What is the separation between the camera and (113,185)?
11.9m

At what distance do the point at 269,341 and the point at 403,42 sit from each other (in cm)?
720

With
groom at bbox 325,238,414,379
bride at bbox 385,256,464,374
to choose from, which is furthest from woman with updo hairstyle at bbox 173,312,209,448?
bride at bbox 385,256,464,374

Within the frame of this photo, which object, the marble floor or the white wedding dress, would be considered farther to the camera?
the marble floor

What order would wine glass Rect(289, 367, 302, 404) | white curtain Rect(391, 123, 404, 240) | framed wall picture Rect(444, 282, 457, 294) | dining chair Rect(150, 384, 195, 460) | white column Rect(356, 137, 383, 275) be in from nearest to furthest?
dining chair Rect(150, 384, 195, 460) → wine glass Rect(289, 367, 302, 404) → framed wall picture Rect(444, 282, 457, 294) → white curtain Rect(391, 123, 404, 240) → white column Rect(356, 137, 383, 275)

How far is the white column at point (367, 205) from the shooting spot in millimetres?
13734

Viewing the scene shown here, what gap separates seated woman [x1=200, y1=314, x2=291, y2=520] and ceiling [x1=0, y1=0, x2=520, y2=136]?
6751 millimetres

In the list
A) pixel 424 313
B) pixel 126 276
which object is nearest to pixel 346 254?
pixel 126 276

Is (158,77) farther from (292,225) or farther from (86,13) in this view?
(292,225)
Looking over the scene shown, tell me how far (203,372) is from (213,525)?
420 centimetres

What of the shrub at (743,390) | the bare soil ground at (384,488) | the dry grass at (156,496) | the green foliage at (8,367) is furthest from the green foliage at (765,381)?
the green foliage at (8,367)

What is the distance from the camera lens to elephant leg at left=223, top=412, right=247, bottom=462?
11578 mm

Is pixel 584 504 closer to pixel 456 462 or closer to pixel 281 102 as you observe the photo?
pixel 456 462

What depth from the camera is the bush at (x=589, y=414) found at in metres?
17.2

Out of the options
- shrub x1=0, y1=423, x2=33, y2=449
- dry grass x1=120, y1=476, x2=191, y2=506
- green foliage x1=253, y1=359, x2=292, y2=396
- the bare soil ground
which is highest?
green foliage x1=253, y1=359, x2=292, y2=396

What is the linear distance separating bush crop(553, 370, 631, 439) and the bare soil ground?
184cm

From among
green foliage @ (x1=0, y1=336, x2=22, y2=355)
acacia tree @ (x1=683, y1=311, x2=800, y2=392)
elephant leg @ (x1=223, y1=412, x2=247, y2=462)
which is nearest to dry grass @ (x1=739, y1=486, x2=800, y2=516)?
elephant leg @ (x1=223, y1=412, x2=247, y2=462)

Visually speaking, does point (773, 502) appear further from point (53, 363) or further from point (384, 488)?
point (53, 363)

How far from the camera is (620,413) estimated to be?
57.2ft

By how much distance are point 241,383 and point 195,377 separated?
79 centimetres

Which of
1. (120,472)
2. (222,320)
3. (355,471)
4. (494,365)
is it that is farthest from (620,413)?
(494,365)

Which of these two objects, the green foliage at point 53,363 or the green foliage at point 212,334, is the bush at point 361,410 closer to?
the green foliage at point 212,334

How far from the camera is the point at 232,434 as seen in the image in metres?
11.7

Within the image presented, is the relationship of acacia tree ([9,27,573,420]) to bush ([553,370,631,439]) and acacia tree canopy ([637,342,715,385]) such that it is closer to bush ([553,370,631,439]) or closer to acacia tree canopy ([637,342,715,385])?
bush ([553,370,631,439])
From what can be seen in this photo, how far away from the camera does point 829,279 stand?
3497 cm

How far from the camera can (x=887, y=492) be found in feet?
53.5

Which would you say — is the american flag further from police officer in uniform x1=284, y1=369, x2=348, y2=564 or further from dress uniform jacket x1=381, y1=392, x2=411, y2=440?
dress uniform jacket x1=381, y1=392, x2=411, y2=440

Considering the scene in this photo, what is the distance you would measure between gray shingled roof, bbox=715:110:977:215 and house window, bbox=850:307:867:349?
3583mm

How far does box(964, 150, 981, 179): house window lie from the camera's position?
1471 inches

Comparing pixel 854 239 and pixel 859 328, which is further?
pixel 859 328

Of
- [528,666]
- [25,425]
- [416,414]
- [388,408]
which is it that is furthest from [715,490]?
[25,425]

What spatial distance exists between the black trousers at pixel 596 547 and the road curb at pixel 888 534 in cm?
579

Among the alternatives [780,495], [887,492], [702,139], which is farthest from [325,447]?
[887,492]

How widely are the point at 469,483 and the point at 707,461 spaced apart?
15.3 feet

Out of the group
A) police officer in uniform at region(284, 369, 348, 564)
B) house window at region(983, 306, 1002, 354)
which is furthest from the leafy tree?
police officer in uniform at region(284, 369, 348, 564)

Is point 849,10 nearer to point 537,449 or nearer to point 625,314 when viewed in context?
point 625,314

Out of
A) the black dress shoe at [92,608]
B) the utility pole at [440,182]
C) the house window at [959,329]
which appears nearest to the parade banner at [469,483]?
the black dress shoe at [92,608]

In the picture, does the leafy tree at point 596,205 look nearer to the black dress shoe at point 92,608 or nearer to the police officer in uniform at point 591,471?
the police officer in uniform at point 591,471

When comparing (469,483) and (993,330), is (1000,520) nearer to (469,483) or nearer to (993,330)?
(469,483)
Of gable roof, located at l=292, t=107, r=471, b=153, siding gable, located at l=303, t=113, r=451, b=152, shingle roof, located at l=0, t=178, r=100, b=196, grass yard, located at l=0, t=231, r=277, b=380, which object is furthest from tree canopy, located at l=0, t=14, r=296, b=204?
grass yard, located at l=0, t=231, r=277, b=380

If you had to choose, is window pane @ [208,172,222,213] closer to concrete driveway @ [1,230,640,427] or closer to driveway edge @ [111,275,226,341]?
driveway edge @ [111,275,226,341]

::::::::::

### EXERCISE BRIEF
Print from the line containing "In the picture, does" to the last line above, exactly as written.

### REPLY TO THE EXERCISE
In the picture, does the leafy tree at point 596,205 look nearer to the black dress shoe at point 92,608 or nearer to the police officer in uniform at point 591,471?
the police officer in uniform at point 591,471

When comparing (469,483) and (993,330), is (1000,520) nearer to (469,483) or nearer to (993,330)?
(469,483)
Of gable roof, located at l=292, t=107, r=471, b=153, siding gable, located at l=303, t=113, r=451, b=152, shingle roof, located at l=0, t=178, r=100, b=196, grass yard, located at l=0, t=231, r=277, b=380, which object is furthest from tree canopy, located at l=0, t=14, r=296, b=204?
grass yard, located at l=0, t=231, r=277, b=380

If you had to choose, is window pane @ [208,172,222,213] closer to concrete driveway @ [1,230,640,427] or closer to driveway edge @ [111,275,226,341]?
driveway edge @ [111,275,226,341]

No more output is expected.